DRM Broke Dragon Age: Origins For Days
Martey writes "Ars Technica reports that a server problem with the DRM authentication servers has caused Dragon Age: Origins players to be locked out of any saved games that include downloadable content. Quoting: 'Thanks to a combination of DRM idiocy and technical and communications failures on the part of EA and Bioware, I (along with thousands of fellow EA/Bioware customers) spent my free time this past weekend needlessly trapped in troubleshooting hell, in a vain attempt to get my single-player game to load. The problem, it turns out, was the Bioware's DRM authorization servers.'"
An update to the article indicates the problems have finally been resolved.
...legitimate *customers* get screwed. What's the bet the pirated version didn't have this problem?
I bought the original for my girlfriend and she had serious issues when the DRM server went down. It was so bad she stopped playing entirely.
If you tried to load a savegame with DLC when the server was experiencing problems, it would silently remove DLC and characters from the game and allow you to continue playing without it. The trouble came when you saved again. The new savegame would be created without your characters or DLC from the originally loaded game.
Well, when you play a dozen hours of the game before realizing that that character you weren't playing at the time and those neat items you picked up poofed 12 hours ago, it turns out you're not really inclined to keep playing.
EA: No thanks. You got me once with your useless support for Battlefield 2, and you got me again with Dragon Age. I won't be buying another of your products.
Do we really need to revel in its failure every single time a major game studio screws its customers?
Yes.
When a software company embeds DRM into an application, there ought to be an SLA they are held to.
Things like:
1) Availability of DRM servers
2) A warning that unavailability of DRM servers could prevent gameplay
If we must have DRM, can we at least have some level of service with that DRM so we can actually *use* the product?
/me sips his coffee and ponders a new sig...
Nuff said. Perhaps playing the game on the PS3 or 360 would be a better thing
That's the stupidest thing I've ever read.
sed -i addins.xml 's/RequiresAuthorization="1"/RequiresAuthorization="0"/g Launch DA, continue playing.
I am lucky that I didn't get screwed with this. I normally do a quick google search on what the DRM of a game is before I buy, and most of the matches were of the announcements that this EA title didn't have SecureROM DRM. There was no mention of the DLC having it. Is this a tactic to look like they are listening to their users' complaints while stabbing them in the back once they have made their purchase?
If you look at the game on Steam (yes, I know that adds its own DRM), there is no mention of the usual EA DRM text on the Ultimate Edition that includes the DLC. They sell that version cheaper than the vanilla edition to suck you in (your local prices may vary). It is obvious which version EA want you to buy!
Don't know which country you're in, but mine has a law concerning "fitness for purpose" that overrides anything a business puts in its EULA.
(a) Yes. It focuses attention on the problem.
(b) No. But hey, schadenfreude.
I got the legit collectors edition but run a pirate version with ALL the dlc even the promotion offers from other shops that I can't buy from.
Yes, truly the pirate version IS the supreme version. And thanks to Bioware lack luster patches, it is 100% up to date.
Well, he does have a point. I personally have largely switched to console gaming, despite the inferior graphics to my gaming PC, the imprecise controller and the noise, simply for less hassle.

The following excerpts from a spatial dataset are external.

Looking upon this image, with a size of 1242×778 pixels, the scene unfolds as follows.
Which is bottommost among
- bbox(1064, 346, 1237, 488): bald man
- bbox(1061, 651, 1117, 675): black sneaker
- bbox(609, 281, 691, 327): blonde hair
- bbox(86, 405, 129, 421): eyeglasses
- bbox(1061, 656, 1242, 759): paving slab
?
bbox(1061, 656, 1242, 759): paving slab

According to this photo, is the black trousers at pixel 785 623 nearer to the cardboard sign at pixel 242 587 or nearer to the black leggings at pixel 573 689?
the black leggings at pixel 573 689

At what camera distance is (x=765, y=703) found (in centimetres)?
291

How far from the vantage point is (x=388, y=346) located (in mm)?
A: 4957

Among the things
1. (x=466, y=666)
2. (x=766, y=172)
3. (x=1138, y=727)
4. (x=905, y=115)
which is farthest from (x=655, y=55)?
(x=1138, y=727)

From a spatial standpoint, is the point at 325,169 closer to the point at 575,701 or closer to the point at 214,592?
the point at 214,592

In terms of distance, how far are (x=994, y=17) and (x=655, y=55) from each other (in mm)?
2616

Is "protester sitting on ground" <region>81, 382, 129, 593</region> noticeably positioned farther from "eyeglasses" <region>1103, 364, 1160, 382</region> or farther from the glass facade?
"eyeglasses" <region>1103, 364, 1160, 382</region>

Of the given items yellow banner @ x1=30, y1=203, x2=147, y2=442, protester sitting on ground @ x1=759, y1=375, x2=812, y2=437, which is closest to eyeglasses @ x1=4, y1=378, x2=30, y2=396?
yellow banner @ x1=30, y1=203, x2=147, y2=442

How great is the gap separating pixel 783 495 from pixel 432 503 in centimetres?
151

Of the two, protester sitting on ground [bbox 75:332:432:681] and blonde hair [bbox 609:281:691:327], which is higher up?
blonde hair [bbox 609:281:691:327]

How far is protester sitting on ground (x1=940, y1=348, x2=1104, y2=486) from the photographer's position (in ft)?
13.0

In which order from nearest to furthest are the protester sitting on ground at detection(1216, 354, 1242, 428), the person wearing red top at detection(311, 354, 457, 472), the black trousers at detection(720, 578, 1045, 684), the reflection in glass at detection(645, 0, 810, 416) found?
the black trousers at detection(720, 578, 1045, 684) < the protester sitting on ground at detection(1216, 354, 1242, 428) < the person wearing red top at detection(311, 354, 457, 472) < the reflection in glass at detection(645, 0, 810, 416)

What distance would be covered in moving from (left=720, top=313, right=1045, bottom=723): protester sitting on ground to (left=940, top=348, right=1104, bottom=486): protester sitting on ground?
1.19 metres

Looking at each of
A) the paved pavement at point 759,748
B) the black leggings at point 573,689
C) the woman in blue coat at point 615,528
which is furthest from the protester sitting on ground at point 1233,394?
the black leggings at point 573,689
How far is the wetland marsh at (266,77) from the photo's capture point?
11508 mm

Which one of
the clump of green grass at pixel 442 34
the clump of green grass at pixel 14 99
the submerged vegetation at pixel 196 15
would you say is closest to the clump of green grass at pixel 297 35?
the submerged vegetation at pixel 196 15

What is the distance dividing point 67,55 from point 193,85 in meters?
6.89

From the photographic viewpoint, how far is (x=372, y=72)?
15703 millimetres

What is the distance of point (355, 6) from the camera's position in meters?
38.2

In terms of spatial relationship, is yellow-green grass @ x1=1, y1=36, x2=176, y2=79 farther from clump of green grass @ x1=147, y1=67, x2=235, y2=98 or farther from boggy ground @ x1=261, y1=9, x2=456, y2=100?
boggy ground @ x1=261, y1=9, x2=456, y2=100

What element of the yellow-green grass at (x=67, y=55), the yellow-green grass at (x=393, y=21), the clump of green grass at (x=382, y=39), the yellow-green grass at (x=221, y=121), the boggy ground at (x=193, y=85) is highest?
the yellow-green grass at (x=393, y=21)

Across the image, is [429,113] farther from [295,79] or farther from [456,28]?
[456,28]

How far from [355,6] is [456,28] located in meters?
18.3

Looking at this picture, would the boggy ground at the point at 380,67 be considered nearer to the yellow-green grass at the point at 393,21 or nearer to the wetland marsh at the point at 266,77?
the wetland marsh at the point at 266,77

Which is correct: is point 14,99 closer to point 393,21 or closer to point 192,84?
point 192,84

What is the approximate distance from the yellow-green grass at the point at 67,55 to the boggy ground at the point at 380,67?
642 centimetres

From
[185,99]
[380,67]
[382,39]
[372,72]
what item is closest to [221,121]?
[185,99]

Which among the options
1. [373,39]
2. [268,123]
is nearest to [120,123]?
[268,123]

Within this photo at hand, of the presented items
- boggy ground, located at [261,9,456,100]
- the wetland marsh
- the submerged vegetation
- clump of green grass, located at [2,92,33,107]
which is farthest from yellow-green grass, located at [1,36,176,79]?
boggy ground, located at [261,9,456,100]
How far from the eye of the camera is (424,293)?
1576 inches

I can play single player games offline as much as I like. Even the DLC, bundled or not, works offline. I can even resell my game after I'm finished with it, instead of it being permanently associated with my email address! Imagine that. Legitimate PC gaming is absolutely riddled with DRM. Even steam games come with extra DRM on top, in addition to steam's stopping me sharing games with my wife while I also want to play.
It takes real business genius to make the paid product worth LESS than the free version you can grab from the pirate bay.
Remember kids, it's all fun and games until someone commits wholesale galactic genocide.
So what your basically saying, is that for your money you get "a piece of shiny plastic and the possibility that at random points for a limited time the supplier of that shiny piece of plastic may allow you to play a game"...
If people knew what they were really getting for their money, they probably wouldn't pay. The problem is that these companies spend a lot of money on advertising and try to hide the true nature of what your paying for.
http://spamdecoy.net - free throwaway anonymous email - avoid spam!
...if you just log out of their server. It's non needed anyway after the content has been authorized the first time. The only people this really affected are either those that bought the DLC while the server was down (since you can't register the content without the server) and those that have no clue that the DRM server isn't needed after the install and still log in anyway. While I'm not pro-DRM, this really is a non-story blown out of proportion.
...you guys know that all you had to do was log out of your EA account inside Dragon Age and you could play, right?
I managed to figure that out without even looking online.
The real problem was people attempting to install, as I believe they couldn't activate their copy.
But I started Dragon Age, tried to load a game, got a message about DLC's not being activated on my account, so I, duh, just logged out, and hey, tada, I could load my game. (Yes, with all the content.)
If corporations are people, aren't stockholders guilty of slavery?